BANGOR – After 28 consecutive years in elected or appointed national office, U.S. Secretary of Defense William S. Cohen is heading into private, if still somewhat public, life in less than two weeks.
Tonight the University of Maine will be host to an invitation-only tribute to the 60-year-old Bangor native that is expected to draw 400 people. It will be held in Norumbega Hall in downtown Bangor.
An aide characterized the speech as a “valedictory” address. In it, Cohen will announce he is donating his Defense Department papers to the university, which already has his personal papers, including those from when he served in Congress. In the early 1970s, Cohen, a Bowdoin College graduate who earned a law degree at Boston University, taught business law courses at the university in Orono.

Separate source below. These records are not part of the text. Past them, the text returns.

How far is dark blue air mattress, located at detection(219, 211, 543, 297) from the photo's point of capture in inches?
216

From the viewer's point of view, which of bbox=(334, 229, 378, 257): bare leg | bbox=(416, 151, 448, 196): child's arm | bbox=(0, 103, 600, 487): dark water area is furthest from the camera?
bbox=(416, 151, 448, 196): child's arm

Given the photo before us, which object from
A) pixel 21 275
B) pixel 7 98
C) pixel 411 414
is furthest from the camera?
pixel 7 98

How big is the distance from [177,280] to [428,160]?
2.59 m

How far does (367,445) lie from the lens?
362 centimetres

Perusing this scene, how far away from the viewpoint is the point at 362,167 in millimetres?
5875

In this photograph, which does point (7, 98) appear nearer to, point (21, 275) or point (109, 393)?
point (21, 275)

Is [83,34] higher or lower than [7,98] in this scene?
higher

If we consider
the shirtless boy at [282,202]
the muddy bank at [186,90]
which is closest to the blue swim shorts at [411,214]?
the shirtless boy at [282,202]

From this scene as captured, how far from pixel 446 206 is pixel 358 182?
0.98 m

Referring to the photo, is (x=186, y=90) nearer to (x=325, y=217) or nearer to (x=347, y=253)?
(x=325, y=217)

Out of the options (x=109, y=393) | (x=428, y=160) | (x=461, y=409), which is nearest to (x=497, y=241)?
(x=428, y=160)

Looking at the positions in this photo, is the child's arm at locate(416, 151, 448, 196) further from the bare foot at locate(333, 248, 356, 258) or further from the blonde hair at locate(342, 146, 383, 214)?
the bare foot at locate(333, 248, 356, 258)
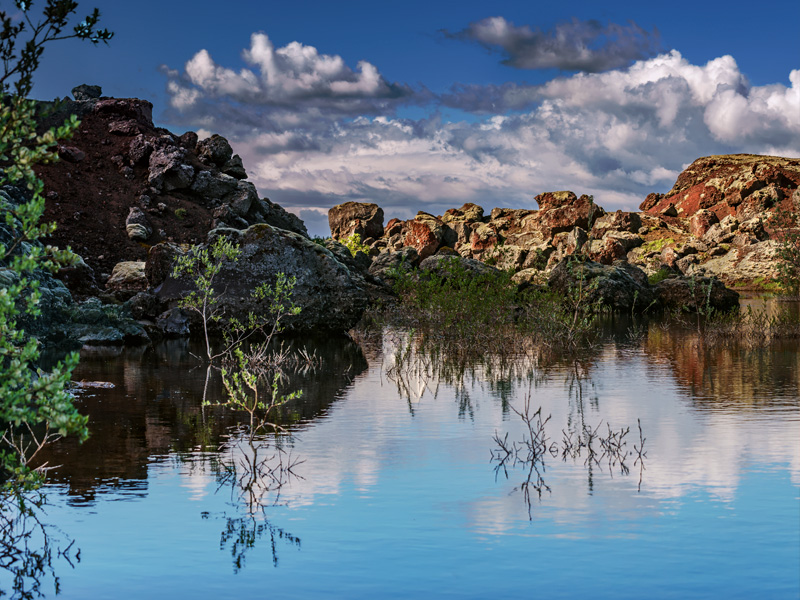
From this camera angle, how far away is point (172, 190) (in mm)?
47750

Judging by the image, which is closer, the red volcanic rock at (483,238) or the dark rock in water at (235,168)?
the dark rock in water at (235,168)

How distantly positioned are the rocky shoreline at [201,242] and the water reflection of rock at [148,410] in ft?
11.2

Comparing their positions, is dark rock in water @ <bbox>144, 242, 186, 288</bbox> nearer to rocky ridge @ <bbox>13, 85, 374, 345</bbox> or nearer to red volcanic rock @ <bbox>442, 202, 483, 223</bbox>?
rocky ridge @ <bbox>13, 85, 374, 345</bbox>

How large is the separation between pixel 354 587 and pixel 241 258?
66.2 ft

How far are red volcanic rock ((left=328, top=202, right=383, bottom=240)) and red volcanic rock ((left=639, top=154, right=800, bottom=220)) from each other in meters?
44.1

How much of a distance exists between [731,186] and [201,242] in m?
102

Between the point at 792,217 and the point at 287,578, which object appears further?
the point at 792,217

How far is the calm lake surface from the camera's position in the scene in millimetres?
6363

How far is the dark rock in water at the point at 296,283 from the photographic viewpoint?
82.7ft

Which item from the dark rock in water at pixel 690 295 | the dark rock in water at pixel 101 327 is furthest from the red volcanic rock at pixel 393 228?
the dark rock in water at pixel 101 327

Cohen’s political career began in 1969 when he was elected to the Bangor City Council. In 1972, he began a 24-year stint in Congress, the first six in the House of Representatives and the last 18 in the Senate. In Congress he served on both the Armed Services and Intelligence committees, and he helped draft the START I nuclear arms control treaty.
He is most renowned for being one of a group of breakaway moderate Republicans in 1974 who sided with Democrats in calling for the impeachment of President Richard Nixon over the Watergate cover-up.
For the past four years he has served as the only Republican in Democrat Bill Clinton’s administration.
He has been mum for the most part about his plans after he departs from the Pentagon with the change of presidential administrations.
But on Tuesday, answering personal questions after a press conference about the USS Cole Commission report that was broadcast on C-SPAN, he told Pentagon reporters, “I intend to start a small consulting group. I intend to lecture as often as possible. I intend to get back to my writing. [And] perhaps, I’ll have a different pace of life.”
Four years ago, after he announced he was retiring from the Senate, but before President Clinton tagged him as defense secretary, Cohen said he would start an international business-consulting group focused on Asia. That plan was put on hold as he ran the Pentagon.
“I love this job,” he said about being defense secretary. “This is the best job one can have in government … representing the best military in the world.”
He said that no other agency in government has the “can-do” attitude the military has.
“I have never had a job [for the past four years]. This has been a joy,” Cohen said. However, he said he does not leave the post with regret because in this day and age “a four-year time frame for this job is more than enough.”
He noted that he and his wife, Janet Langhart, have traveled more than 800,000 miles in the past four years.
He told Pentagon reporters that some of his sadder duties have been to receive the bodies of military personnel at Andrews Air Force Base, greeting the survivors of the USS Cole, and handling the aftermath of V-22 Osprey crashes, particularly the one that killed 19 Marines.
Recently, Cohen has said that the Pentagon’s top priority should be to get and keep qualified people, according to news reports.
Last year, over administration skepticism, Cohen pushed through a $17 billion raise in the Pentagon’s budget, which contained the biggest military pay hike since 1981.